Sementara tiga terdakwa lainnya - Putri Candrawathi, Kuat Ma'ruf dan Ricky Rizal Wibowo - mendapatkan tuntutan delapan tahun penjara.
Richard Eliezer merupakan justice collaborator dalam kasus pembunuhan berencana Brigadir Yosua tersebut. Status itu dia dapatkan dari Lembaga Perlindungan Saksi dan Korban (LPSK).
LPSK sempat berharap Richard mendapatkan hukuman paling ringan
Wakil Ketua LPSK Susilaningtyas mengatakan sesuai Pasal 10A Undang-undang Nomor 31 Tahun 2014 tentang Perlindungan Saksi dan Korban, justice collaborator bisa dikenakan tuntutan pidana bersyarat secara khusus, hukuman percobaan, dan hukuman pidana paling ringan di antara terdakwa lain.
“Kami harap tuntutan itu sesuai Pasal 10A Undang-undang Perlindungan Saksi dan Korban ada keringanan penjatuhan hukuman,” kata Susilaningtyas.
Richard Eliezer menyandang status sebagai justice collaborator karena membongkar skenario palsu kematian Brigadir Yosua yang dibuat oleh mantan Kepala Divisi Profesi dan Pengamanan Polri, Irjen Ferdy Sambo.

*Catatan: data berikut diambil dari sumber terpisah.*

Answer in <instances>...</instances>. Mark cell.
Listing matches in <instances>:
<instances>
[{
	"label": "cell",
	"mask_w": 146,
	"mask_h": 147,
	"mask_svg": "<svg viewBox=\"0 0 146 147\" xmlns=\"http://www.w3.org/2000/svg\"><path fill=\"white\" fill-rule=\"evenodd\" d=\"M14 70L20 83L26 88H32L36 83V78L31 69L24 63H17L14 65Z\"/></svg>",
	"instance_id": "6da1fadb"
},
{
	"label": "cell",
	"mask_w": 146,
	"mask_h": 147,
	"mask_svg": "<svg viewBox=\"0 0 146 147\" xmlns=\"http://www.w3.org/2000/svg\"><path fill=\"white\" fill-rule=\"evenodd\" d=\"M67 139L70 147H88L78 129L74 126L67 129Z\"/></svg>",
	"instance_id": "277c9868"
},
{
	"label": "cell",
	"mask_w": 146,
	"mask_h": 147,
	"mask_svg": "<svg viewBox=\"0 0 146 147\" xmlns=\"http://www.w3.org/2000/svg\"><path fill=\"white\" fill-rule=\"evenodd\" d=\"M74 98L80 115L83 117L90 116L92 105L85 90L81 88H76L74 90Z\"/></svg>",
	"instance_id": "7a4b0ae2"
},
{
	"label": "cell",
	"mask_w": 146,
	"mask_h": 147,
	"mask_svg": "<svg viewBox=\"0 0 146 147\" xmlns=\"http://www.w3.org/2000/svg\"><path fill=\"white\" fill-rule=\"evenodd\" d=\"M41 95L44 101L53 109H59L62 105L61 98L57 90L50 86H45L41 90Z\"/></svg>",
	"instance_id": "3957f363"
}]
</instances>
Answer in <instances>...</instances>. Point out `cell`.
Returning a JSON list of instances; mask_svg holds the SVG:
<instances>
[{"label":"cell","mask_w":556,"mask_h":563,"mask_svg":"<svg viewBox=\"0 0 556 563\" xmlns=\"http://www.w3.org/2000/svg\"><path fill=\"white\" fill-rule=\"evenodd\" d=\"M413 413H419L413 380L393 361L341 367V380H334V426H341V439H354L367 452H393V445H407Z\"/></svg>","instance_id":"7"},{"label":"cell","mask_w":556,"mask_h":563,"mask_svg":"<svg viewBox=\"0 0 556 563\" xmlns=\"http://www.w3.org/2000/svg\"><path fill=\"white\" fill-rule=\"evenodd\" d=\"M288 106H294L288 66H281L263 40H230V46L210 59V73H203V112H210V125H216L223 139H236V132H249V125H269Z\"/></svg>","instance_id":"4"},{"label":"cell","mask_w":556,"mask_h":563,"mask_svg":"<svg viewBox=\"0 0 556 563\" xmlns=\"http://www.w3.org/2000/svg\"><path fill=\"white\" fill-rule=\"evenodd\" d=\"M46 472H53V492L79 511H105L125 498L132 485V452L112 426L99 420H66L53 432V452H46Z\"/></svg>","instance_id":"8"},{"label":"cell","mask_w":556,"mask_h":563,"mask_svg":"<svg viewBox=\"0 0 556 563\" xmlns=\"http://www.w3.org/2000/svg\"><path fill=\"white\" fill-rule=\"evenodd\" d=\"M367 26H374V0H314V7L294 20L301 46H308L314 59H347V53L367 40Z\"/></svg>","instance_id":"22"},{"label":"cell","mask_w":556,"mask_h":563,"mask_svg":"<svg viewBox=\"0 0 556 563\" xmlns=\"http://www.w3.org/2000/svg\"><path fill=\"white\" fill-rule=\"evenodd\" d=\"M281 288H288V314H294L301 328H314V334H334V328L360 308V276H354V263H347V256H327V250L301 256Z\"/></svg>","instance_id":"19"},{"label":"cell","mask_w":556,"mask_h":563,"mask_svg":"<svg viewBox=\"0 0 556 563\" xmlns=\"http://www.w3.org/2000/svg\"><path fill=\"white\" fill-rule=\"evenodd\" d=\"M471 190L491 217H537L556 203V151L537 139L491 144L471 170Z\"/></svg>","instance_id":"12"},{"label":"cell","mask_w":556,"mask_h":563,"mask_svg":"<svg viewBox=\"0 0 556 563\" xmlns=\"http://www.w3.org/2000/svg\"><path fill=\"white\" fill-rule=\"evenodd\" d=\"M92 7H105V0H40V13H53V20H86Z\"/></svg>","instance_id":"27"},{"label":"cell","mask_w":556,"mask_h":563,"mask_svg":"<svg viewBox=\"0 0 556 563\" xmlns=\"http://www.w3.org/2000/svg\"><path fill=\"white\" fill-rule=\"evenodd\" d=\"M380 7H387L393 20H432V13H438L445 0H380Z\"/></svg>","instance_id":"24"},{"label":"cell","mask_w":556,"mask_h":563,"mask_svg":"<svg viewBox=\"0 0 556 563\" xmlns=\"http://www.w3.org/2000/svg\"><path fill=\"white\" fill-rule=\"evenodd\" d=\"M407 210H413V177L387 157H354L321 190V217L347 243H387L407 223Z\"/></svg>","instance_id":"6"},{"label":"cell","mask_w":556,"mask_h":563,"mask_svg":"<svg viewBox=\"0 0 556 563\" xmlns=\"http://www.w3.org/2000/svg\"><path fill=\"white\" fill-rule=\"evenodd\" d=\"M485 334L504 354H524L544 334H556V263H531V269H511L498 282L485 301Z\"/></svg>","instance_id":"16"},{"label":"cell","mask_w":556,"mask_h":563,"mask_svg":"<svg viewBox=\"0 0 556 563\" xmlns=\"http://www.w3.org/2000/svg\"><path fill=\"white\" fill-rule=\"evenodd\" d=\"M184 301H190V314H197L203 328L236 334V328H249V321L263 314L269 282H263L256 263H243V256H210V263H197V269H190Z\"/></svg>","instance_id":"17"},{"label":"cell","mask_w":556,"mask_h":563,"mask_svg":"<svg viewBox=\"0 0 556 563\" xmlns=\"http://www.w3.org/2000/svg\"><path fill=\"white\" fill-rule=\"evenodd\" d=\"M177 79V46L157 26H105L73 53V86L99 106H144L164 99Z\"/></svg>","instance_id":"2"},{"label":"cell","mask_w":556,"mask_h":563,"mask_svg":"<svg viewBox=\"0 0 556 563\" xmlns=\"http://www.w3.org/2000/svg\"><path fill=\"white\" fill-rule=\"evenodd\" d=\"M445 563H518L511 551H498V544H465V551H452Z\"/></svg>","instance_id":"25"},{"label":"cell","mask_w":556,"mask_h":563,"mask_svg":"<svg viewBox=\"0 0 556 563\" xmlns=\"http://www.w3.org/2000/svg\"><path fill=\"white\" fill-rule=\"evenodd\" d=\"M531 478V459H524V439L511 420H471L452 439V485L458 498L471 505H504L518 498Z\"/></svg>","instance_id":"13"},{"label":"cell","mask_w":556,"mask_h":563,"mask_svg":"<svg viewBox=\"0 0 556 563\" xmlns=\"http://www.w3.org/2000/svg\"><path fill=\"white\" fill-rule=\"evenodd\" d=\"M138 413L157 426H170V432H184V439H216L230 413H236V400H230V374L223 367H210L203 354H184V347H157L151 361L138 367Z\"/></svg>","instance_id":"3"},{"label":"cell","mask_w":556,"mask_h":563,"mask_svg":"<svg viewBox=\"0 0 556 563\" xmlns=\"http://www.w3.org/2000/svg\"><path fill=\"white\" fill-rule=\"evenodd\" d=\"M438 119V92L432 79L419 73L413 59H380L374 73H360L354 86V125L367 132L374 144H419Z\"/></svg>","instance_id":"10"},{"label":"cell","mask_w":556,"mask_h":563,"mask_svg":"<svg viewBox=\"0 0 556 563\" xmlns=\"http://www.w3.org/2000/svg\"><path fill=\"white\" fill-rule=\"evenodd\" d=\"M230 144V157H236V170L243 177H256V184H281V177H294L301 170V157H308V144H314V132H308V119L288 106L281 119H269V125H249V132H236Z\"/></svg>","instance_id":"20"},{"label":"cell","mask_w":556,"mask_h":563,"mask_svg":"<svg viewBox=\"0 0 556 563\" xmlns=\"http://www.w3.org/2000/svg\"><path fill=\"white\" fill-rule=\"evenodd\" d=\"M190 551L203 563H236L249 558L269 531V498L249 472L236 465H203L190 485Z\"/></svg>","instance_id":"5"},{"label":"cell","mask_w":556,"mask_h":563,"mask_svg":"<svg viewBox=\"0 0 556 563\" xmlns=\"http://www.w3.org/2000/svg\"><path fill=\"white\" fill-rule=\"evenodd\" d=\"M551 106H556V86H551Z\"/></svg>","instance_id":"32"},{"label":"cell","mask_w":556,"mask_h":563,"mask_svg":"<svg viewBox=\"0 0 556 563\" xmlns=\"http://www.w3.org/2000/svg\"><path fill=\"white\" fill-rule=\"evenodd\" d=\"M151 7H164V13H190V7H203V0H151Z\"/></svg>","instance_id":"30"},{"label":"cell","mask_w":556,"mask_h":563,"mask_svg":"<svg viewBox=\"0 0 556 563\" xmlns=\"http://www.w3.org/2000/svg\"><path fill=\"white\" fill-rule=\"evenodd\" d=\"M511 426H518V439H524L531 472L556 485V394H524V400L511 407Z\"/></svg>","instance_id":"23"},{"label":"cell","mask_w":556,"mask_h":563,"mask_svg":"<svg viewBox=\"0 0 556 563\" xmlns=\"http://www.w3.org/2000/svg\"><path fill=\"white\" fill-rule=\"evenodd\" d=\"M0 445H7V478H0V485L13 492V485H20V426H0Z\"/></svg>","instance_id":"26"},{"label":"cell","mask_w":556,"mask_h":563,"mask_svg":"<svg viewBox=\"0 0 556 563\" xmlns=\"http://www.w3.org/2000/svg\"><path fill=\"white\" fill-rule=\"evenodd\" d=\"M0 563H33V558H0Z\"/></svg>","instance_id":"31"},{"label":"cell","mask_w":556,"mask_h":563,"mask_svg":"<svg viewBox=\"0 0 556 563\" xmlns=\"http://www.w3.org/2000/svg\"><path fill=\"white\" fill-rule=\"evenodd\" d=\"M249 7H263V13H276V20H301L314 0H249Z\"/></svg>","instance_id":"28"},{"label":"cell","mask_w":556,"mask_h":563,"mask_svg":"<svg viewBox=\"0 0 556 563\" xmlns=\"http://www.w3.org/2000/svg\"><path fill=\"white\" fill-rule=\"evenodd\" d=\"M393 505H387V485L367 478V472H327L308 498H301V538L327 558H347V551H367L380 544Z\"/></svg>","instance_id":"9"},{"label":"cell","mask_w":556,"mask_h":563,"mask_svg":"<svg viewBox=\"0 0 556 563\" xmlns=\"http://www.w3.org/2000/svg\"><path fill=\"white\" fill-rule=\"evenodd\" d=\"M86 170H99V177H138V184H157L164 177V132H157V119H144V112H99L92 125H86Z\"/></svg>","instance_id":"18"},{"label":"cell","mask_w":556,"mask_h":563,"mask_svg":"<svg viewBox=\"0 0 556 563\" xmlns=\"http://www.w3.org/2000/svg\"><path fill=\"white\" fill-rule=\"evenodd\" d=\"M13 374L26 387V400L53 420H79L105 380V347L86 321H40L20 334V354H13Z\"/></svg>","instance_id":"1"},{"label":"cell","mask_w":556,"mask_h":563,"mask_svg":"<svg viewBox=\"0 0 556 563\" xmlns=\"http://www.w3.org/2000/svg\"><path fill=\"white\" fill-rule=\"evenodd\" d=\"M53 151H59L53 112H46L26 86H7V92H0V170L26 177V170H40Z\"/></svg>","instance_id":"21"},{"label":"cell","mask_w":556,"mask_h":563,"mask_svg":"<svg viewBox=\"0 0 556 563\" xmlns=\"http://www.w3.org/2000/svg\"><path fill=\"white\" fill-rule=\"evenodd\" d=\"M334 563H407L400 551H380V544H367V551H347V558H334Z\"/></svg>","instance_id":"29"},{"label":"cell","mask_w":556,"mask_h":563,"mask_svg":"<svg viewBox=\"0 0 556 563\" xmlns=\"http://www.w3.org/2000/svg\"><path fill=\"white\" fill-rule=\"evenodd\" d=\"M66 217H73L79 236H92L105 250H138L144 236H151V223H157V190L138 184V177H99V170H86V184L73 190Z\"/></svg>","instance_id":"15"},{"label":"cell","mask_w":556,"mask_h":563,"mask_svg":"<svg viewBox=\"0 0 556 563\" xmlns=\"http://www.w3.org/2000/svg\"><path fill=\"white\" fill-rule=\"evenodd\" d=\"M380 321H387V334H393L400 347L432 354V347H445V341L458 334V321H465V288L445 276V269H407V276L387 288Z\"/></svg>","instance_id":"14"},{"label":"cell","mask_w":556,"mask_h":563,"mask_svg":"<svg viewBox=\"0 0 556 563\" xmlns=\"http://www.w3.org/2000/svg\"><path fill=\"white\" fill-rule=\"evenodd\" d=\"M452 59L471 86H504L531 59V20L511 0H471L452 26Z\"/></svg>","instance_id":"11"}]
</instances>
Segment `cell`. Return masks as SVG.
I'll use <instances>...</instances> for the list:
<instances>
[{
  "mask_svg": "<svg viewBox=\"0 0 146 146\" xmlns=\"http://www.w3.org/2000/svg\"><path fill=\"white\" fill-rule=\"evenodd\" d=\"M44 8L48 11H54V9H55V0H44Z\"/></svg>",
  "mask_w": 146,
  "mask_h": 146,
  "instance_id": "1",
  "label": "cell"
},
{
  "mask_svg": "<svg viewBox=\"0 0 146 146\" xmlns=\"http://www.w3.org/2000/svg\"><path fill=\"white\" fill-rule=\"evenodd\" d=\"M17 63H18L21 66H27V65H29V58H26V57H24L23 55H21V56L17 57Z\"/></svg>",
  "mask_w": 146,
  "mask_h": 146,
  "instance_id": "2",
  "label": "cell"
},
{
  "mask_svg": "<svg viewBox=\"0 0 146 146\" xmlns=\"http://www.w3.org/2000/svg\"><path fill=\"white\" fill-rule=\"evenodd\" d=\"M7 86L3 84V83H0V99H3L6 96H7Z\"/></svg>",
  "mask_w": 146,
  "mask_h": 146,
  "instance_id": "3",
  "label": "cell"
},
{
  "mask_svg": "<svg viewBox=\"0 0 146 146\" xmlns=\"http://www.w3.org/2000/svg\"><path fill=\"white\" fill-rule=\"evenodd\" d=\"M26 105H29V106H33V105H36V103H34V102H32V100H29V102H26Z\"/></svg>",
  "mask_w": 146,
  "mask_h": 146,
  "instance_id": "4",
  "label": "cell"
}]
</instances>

Richard buka suara setelah tim khusus bentukan Kapolri Jenderal Listyo Sigit Prabowo menetapkannya sebagai tersangka.
Kepada penyidik, Richard Eliezer mengaku dirinya melepaskan tiga atau empat tembakan ke arah tubuh Brigadir Yosua atas perintah Ferdy Sambo. Dia pun menyatakan bahwa Sambo ikut melepaskan satu tembakan ke arah kepala Yosua.
Celotehan Richard itulah yang akhrinya membuka tabir kematian Yosua hingga akhirnya mempidanakan Kuat Ma'ruf, Ricky Rizal, Ferdy Sambo dan Putri Candrawathi. Hal itu juga mengungkap adanya upaya menghalang-halangi penegakan hukum alias obstruction of justice yang dilakukan Sambo dan anak buahnya yang lain, Hendra Kurniawan cs.